To make for an easy removal from the tin, you can either bake your mini-cakes in cupcake liners or if you don't want to serve them up with ridged sides, lay a thin strip of baking/parchment paper across each row of the tray. Take the edges of the strip then gently pull the paper up from the base of the hole in the tray, and you can lever your cheesecake out in one smooth motion.

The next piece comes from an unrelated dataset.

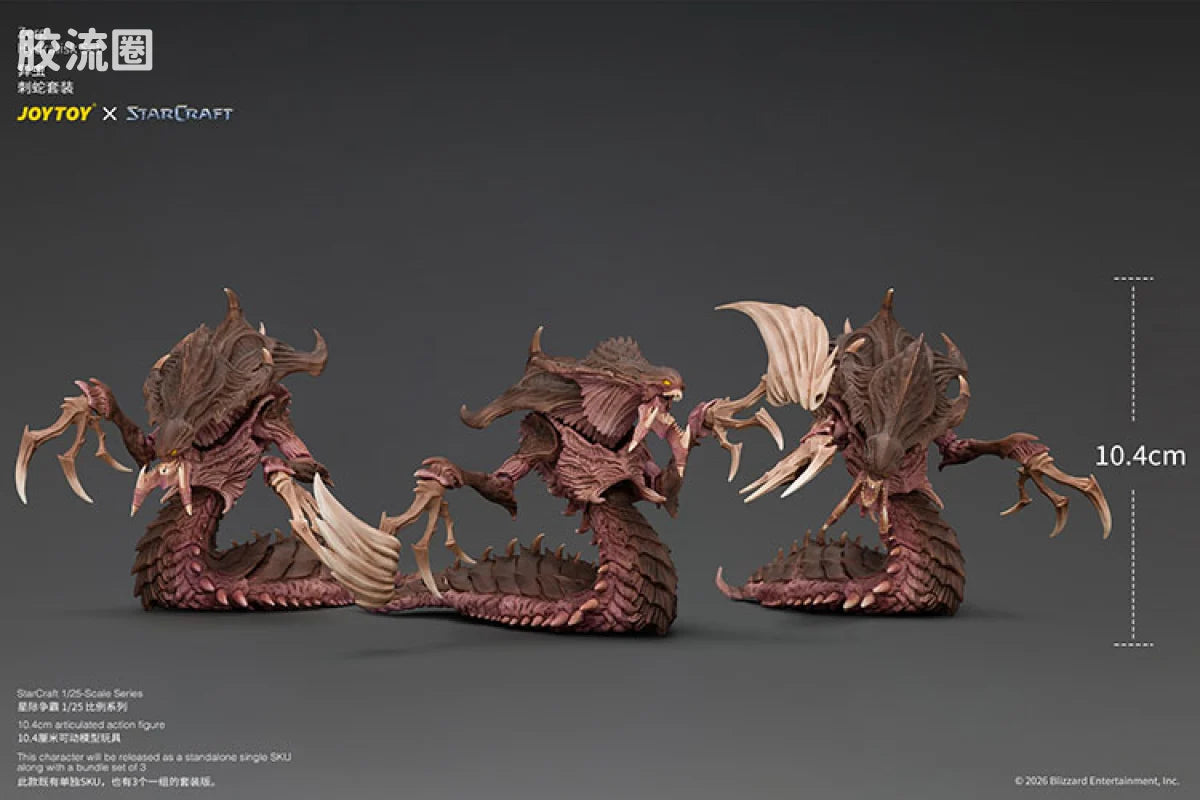 JoyToy Zerg Hydralisk (source 167494)
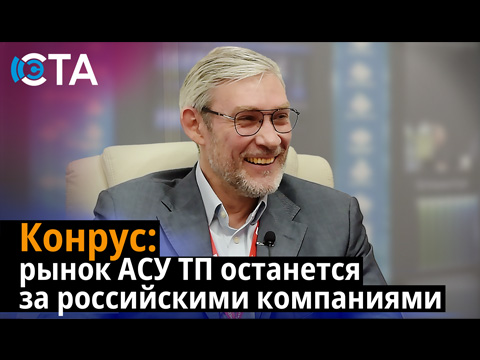 «Китайцы не отдают технологии. Но РСУ всё равно будет нашей»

If your cheesecakes end up looking a little less than perfect, never fear! They're still going to taste great. A little icing sugar, some extra blueberries or a hit of whipped cream on top, and no one will be any the wiser.




30 minutes


20 minutes



  • 100 grams digestive biscuits/graham crackers
  • 20 grams pecans, chopped
  • 24 grams caster sugar
  • 1/2 teaspoon ground cinnamon
  • 50 grams butter, melted


  • 250 grams cream cheese
  • 110 grams caster sugar
  • 2 tablespoons lemon juice
  • 1/2 tablespoon lemon zest
  • 1/3 cup sour cream
  • 1 teaspoon vanilla extract
  • 1/2 tablesoon plain flour
  • 1/4 teaspoon salt
  • 2 eggs
  • 1 egg yolk
  • 125 grams fresh or frozen blueberries
  • Icing sugar, to dust


  1. Preheat the oven to 180 degrees Celsius/350 degrees Fahrenheit. Lightly grease a 12-hole, 80ml (1/3-cup) capacity muffin pan lightly, and lay a strip of baking paper 2cm wide across each row of the tray, long enough that the strip can lie flat across the bottom of each hole and the ends can extend above the sides. Leave the cream cheese to warm to room temperature and cut into cubes.
  2. Break up biscuits roughly by hand and place in a food processor with the chopped pecans and blitz into fine crumbs. Add the crumbs, sugar, cinnamon and melted butter into a small bowl and stir until the mixture resembles wet sand.
  3. Drop around a tablespoon of the crust mixture into each cup of your tin. Press into a flat layer using a shot glass or the back of a spoon. Bake for about 8 minutes, or until fragrant and a slightly darker golden colour. Remove from the oven, set aside, and reduce the oven heat to 160 degrees Celsius/320 degrees Fahrenheit.
  4. Beat the room temperature cream cheese with an electric mixer for a few minutes until light and fluffy. Add the sugar and beat with a wooden spoon until creamy.
  5. Add in the lemon juice, lemon zest, sour cream, flour, vanilla extract, and 1/2 tablespoon salt. and mix until completely combined. Beat in the eggs and egg yolk one at a time, allowing each to incorporate before adding the next. Add the blueberries and beat until batter is smooth. Scrape down the sides of the bowl as needed to make sure everything is well combined.
  6. Spoon about 1/4 cup cheesecake batter into each muffin cup — it should be filled about 3/4 the way up to the top. Bake for aboout 17-20 minutes or until the tops of the cheesecake are set. Turn oven off but leave door closed and allow cake to rest for an additional 20 minutes in the oven.
  7. Remove from oven and cool to room temperature. Once cooled, use the paper strips to lift the cheesecakes out of the muffin pan, then place them in an airtight container and transfer to the fridge for at least 3-4 hours or overnight.
  8. If you want to add a little bit dazzle to your creations, sprinkle some icing sugar over the top of the cheesecakes before serving.